* _TEXT PROVIDED_
>>

Page 115 - Leech, Jonathan E. 2020. Noncommutative Lattices: Skew Lattices, Skew Boolean Algebras and Beyond. Koper: University of Primorska Press
P. 115
III: Quasilattices, Paralattices and their Congruences

Clearly a = α – β – γ and b = α – β. What is the next smallest element? If it is α – γ, then the
ascending sequence

α–β–γ < α–β < α–γ < α–β+γ < α < α+β–γ < α+γ < α+β < α+β+γ

must occur. In this case we have the displayed array. Otherwise, we must have:
α–β–γ < α–β < α–β+γ < α–γ < α < α+γ < α+β–γ < α+β < α+β+γ

yielding an array complementary to A.

This theorem has the following consequence:

Corollary 3.6.6. Given the arrays A and Aʹ of the prior theorem, the induced antilattice
A is simple if and only if A and Aʹ are complementary. Otherwise, Con(A) is a 3-element chain.
In general, all antilattices induced from 3 × 3 magic squares are congruence distributive.

Proof. In the complementary case, any pair of distinct elements generates A, which thus is
simple. Otherwise, a single nontrivial, proper congruence is given by [a, b, c, g, h, i⎮d, e, f].

<<

* _GIVEN INFORMATION_
>>

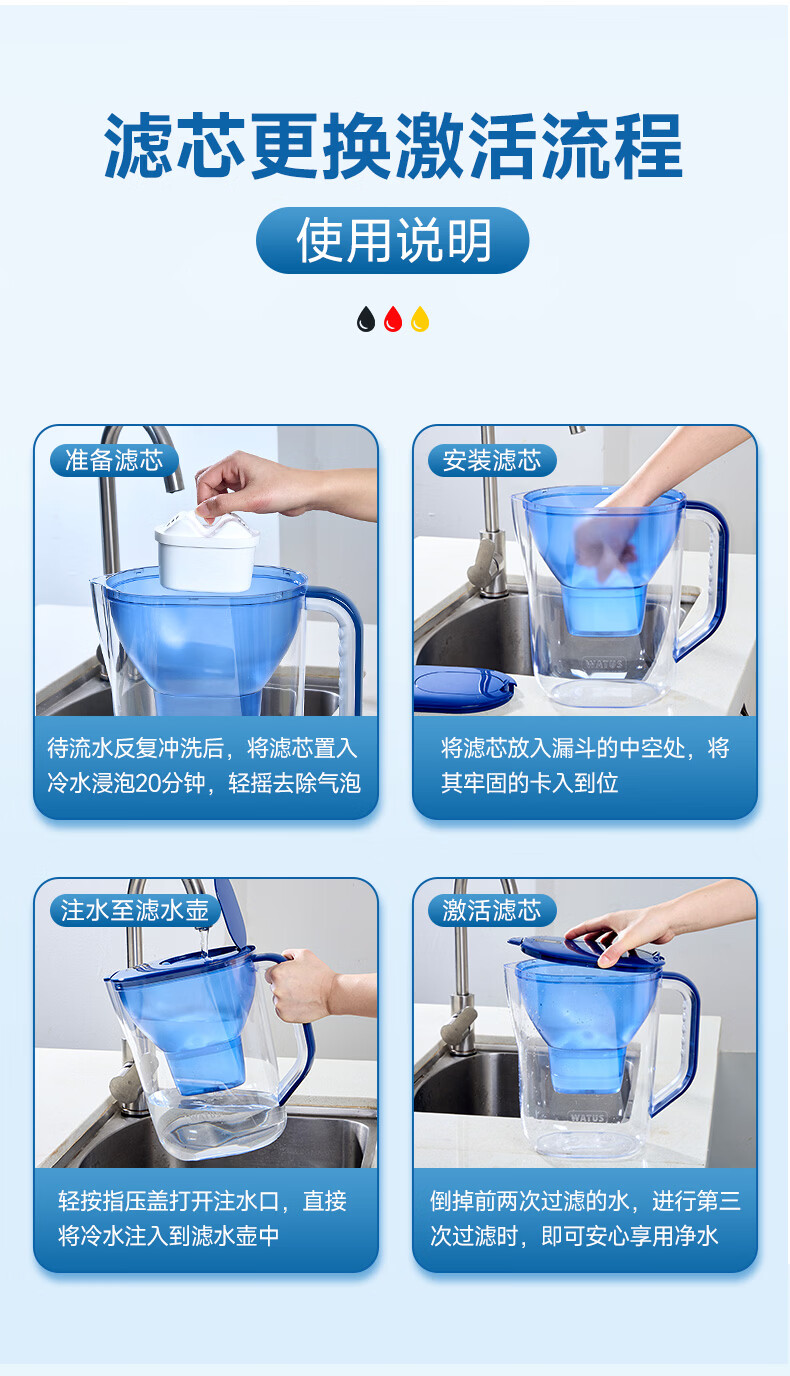 滤芯更换激活流程

使用说明

准备滤芯

待流水反复冲洗后，将滤芯置入冷水浸泡20分钟，轻摇去除气泡

安装滤芯

WATUS

将滤芯放入漏斗的中空处，将其牢固的卡入到位

注水至滤水壶

轻按指压盖打开注水口，直接将冷水注入到滤水壶中

激活滤芯

WATUS

倒掉前两次过滤的水，进行第三次过滤时，即可安心享用净水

<<

* _THINGS TO DO_
A - Please return the antilattice passage from "This theorem has" up to and including "h, i⎮d, e, f].", copied word for word.
B - Write the next part of the antilattice passage, starting after its final sentence.
The entries have no connection to the antilattice passage.

* _SOLVED PROBLEMS_
A -
This theorem has the following consequence:

Corollary 3.6.6. Given the arrays A and Aʹ of the prior theorem, the induced antilattice
A is simple if and only if A and Aʹ are complementary. Otherwise, Con(A) is a 3-element chain.
In general, all antilattices induced from 3 × 3 magic squares are congruence distributive.

Proof. In the complementary case, any pair of distinct elements generates A, which thus is
simple. Otherwise, a single nontrivial, proper congruence is given by [a, b, c, g, h, i⎮d, e, f].

B -
The 4 × 4 case

We next consider antilattices induced from 4 × 4 magic squares storing 1 - 16. While just
one 3×3 magic square stores 1 - 9 (with eight dihedral variations), 880 essentially distinct magic
squares store 1 to 16. A list of all 880 squares was given by Bernard Frénicle de Bessy in a
posthumous 1693 publication. A mathematical analysis was given in the 1983 paper of Dame
Kathleen Ollerenshaw and Sir Hermann Bondi [5]. Thanks to the following observation, these
880 cases decompose into 220 classes of 4.

Lemma 3.6.7. Given a 4 × 4 magic square A, let squares B, C and D be induced from A
by simultaneous row and column permutations determined by (2 3), (1 2)(3 4) and (1 3 4 2)
respectively. Then A – D are all magic squares, but none are dihedrally equivalent. Moreover all
four squares induce the same antilattice.

Thus one can get by checking the leading array in each row of four squares in the
Ollerenshaw-Bondi list. Among these, the nonsimple cases are easily spotted, thanks to a
theorem about semimagic squares (all rows and columns add up to 34). In its statement, the
index of a congruence µ counts its number of congruence classes.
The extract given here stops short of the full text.